As competition heats up in the at-home fitness industry, a new startup is entering the ring. Launching today, Liteboxer offers an at-home sparring partner, incorporating LED-illuminated targets, force sensors and a bit of design inspiration from Alien vs. Predator.
Liteboxer was co-founded by engineer Jeffrey Morin and venture capitalist Todd Dagres, who also happens to be a boxing enthusiast. “I started boxing about 17 years ago,” Dagres said. “I was doing it for exercise mainly, and I had a hardcore instructor, and I loved it.” But Dagres only had the instructor once a week and struggled to replicate the experience at home before eventually deciding, I’ve got to build this thing. He connected with Morin three years ago.
Customers of all experience levels will have complete access to a catalog of training sessions for $29 per month. Liteboxer is also set up for shorter exercises synced with a library of music, as well as punching competitions with friends. The hardware retails for $1,495.
Liteboxer is backed by former NFL linebacker Isaiah Kacyvenski’s early-stage fund, Will Ventures. Other investors include Celtics owner Jim Pallotta’s Raptor Capital and USA Rugby board member Paul Santinelli. It has raised a total of $6 million so far.
Videos of Liteboxer in action first started popping up at last year’s PAX East gaming convention, where people lined up to test an earlier version of the machine. “There were probably about a million punches thrown over four days,” Morin said. “We were originally not sure if we were going to have challenges, but having two devices side by side and seeing people putting on the gloves to challenge their friends, you could see the sparkle in their eyes. They became someone else.”

### TASK DESCRIPTION
Reproduce the passage of the Liteboxer article starting with "Liteboxer was co-founded" and going on through "retails for $1,495.".

[Spatial grounding data]
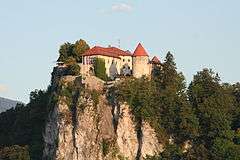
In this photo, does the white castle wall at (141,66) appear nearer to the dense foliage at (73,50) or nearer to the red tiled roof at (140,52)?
the red tiled roof at (140,52)

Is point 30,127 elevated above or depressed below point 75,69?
below

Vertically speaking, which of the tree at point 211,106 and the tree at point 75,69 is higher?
the tree at point 75,69

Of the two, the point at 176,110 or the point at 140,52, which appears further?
the point at 140,52

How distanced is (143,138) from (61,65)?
51.9 feet

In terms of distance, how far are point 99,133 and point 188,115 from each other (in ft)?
29.3

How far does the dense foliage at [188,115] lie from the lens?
78.4 metres

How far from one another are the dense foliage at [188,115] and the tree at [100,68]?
3.80m

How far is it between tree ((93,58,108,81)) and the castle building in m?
0.54

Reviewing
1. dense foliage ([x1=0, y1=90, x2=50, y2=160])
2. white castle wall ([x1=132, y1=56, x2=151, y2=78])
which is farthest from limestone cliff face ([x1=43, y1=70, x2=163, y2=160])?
dense foliage ([x1=0, y1=90, x2=50, y2=160])

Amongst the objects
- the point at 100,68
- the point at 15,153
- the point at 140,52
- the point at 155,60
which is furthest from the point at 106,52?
the point at 15,153

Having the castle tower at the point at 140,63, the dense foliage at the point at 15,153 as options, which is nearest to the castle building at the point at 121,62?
the castle tower at the point at 140,63

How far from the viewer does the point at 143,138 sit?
7944cm

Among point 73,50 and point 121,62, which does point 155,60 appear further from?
point 73,50

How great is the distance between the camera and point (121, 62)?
282 feet
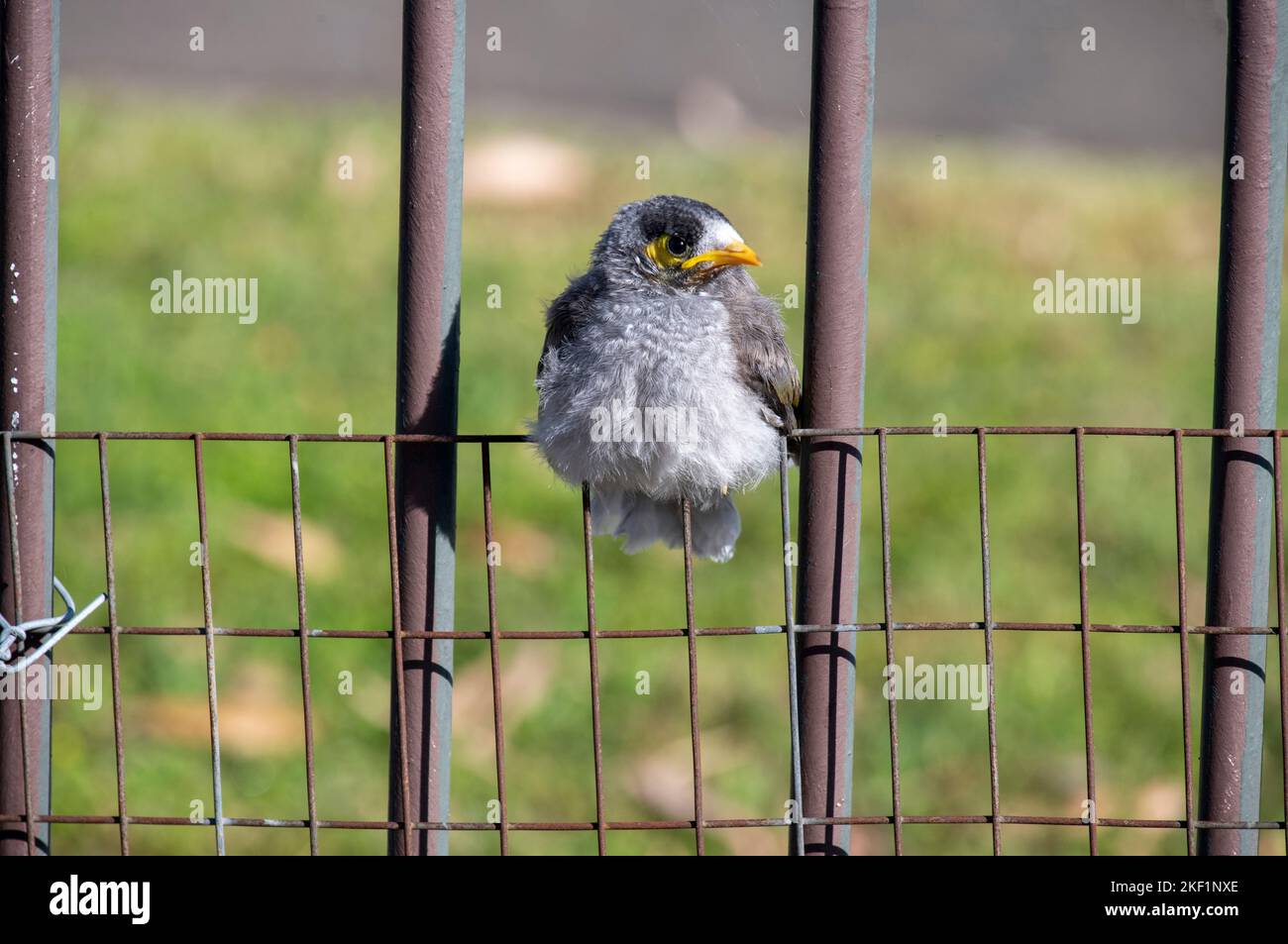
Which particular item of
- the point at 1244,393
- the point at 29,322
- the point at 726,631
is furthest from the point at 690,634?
the point at 29,322

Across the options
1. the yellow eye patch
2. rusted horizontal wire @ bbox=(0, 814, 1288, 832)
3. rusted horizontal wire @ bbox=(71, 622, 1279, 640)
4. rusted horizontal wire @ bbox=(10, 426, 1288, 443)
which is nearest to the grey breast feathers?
the yellow eye patch

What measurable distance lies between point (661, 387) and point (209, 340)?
11.8 ft

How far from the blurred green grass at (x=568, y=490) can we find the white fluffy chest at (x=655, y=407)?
573mm

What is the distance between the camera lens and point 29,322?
116 inches

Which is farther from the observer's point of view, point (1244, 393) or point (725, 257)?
point (725, 257)

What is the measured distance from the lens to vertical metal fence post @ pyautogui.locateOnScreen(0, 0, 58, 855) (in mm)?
2930

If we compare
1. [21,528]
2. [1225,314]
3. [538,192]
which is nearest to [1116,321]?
[538,192]

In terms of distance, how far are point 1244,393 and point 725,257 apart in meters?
1.12

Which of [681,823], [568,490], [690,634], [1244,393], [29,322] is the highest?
[29,322]

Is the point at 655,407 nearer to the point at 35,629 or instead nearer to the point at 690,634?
the point at 690,634

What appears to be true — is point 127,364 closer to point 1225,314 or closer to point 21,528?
point 21,528

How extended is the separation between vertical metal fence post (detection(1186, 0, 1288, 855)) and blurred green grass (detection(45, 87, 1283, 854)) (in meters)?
1.15
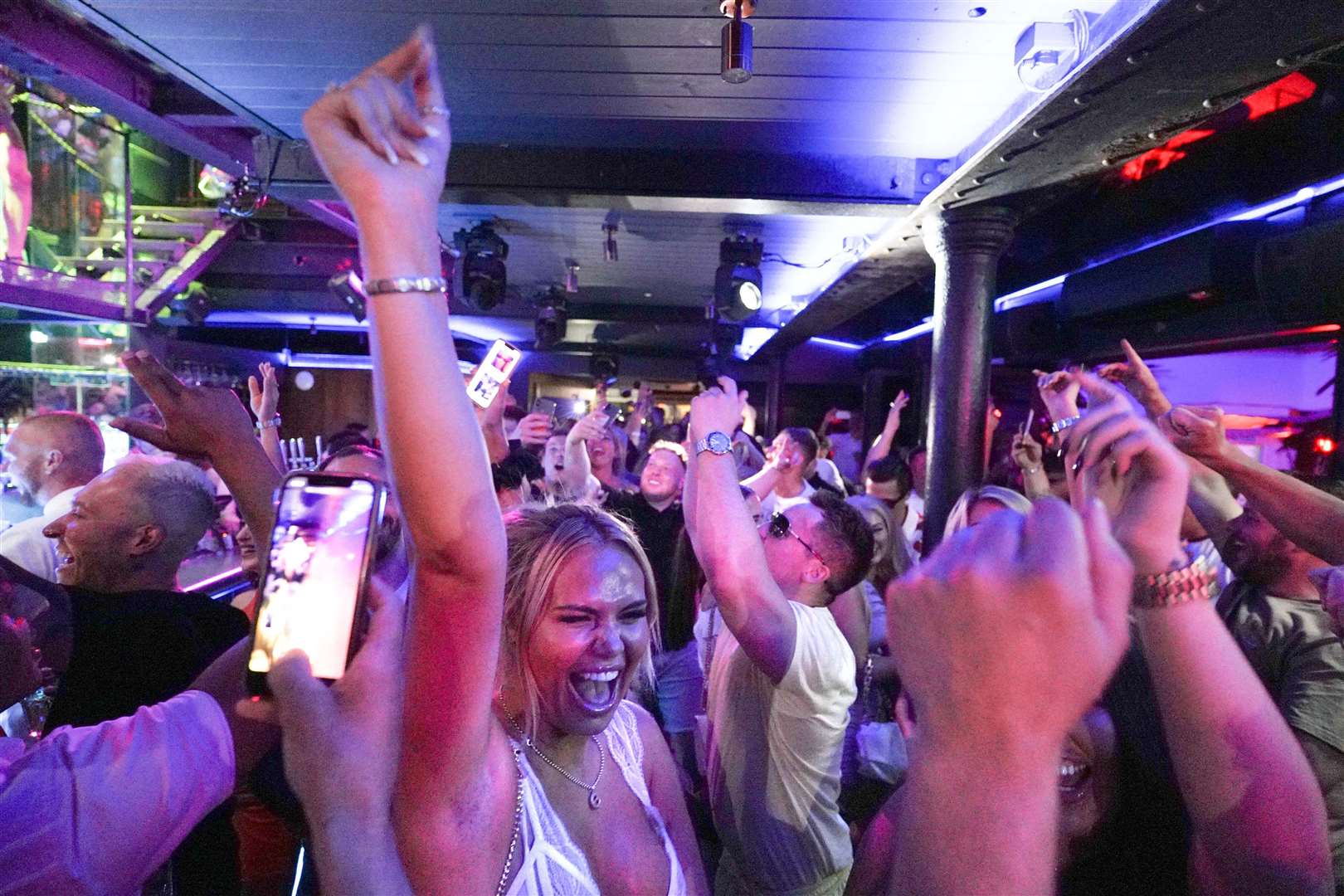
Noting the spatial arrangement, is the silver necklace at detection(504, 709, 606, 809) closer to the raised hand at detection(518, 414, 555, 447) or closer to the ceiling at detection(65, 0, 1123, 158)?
the ceiling at detection(65, 0, 1123, 158)

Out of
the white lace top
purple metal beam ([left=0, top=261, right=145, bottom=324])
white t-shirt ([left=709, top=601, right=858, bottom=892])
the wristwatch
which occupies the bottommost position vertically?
white t-shirt ([left=709, top=601, right=858, bottom=892])

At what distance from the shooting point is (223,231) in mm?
8570

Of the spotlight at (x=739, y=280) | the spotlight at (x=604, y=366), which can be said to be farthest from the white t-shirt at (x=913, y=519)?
the spotlight at (x=604, y=366)

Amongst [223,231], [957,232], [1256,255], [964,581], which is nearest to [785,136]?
[957,232]

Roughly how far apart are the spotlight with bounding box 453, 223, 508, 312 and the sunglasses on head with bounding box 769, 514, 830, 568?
10.9 ft

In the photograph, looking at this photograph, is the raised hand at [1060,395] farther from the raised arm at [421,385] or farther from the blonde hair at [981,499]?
the raised arm at [421,385]

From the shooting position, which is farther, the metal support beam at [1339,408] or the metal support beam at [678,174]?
the metal support beam at [1339,408]

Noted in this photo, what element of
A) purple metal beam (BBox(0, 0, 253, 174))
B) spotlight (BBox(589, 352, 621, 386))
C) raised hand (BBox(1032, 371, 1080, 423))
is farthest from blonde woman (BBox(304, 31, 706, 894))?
spotlight (BBox(589, 352, 621, 386))

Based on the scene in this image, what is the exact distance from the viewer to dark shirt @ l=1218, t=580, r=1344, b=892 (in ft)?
5.16

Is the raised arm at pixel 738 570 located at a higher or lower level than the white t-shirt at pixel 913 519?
higher

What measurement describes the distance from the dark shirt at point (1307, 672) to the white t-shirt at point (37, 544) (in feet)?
12.1

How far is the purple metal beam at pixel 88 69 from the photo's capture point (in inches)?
104

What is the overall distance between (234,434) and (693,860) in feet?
4.17

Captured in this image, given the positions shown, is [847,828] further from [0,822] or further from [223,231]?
[223,231]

### COMPLETED TASK
Liteboxer was co-founded by engineer Jeffrey Morin and venture capitalist Todd Dagres, who also happens to be a boxing enthusiast. “I started boxing about 17 years ago,” Dagres said. “I was doing it for exercise mainly, and I had a hardcore instructor, and I loved it.” But Dagres only had the instructor once a week and struggled to replicate the experience at home before eventually deciding, I’ve got to build this thing. He connected with Morin three years ago.
Customers of all experience levels will have complete access to a catalog of training sessions for $29 per month. Liteboxer is also set up for shorter exercises synced with a library of music, as well as punching competitions with friends. The hardware retails for $1,495.